La fruta primordial que emerge del prepucio no tiene temporada. Sufre podas por razones sanitarias, religiosas o estéticas. El glande resume la contradicción del miembro; se oculta y exhibe en la misma medida. También duales, aunque rara vez simétricos, los testículos bifurcan su legado. La relación del huevo con su par recuerda a dos mellizos compartiendo habitación: el parecido los une, el espacio los enfrenta. Su interior emula el griterío de los átomos.
Las manchas en la superficie del pene vienen siendo analizadas por diversas disciplinas. La cartografía investiga sus conflictos limítrofes. De acuerdo con la astronomía, detectar vida inteligente en ellas supondría un pequeño paso para la humanidad, pero un gran alivio para el hombre. Según las artes plásticas, sus interpretaciones resultan menos reveladoras que la esperanza de encontrarles algún sentido.
Ecuaciones aparte, un pene rasurado gana en aerodinámica lo que pierde en amortiguación. Las modas en este aspecto pueden irritarnos tanto como las depilaciones. Baste consignar que los progresos se relacionan con la variedad en las costumbres, más que con la hegemonía de cualquiera de ellas.
Toda eyaculación se debate entre la última línea, el punto final y el silencio inoportuno. Copioso ejercicio de neurosis, quiere ser meta y aspira al aplazamiento. Ilumina de pronto lo desconocido igual que una linterna en el bosque. Su identificación con el orgasmo la simplifica gravemente: varias glorias pueden preceder a la descarga, o esta sobrevenir sin amago de aquellas.

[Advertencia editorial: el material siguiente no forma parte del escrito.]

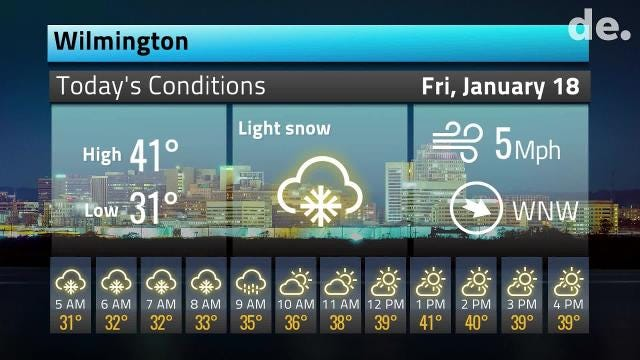 Here's your Delaware weather forecast for Friday January 18th through the weekend.  1/18/19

Nadie cuestiona que el onanismo forma parte de nuestra cultura ancestral. Su artesanía ha acompañado los aprendizajes familiares, las jornadas de estudio, los eurekas científicos. Entre sus inventos figura el placer de la ausencia.
Antropólogos, urólogos y mirones coinciden en que orinar de pie perpetúa su visibilidad y supremacía pública. El falo, qué duda cabe, atraviesa nuestras leyes. Convendría aclarar si las fecunda o las violenta.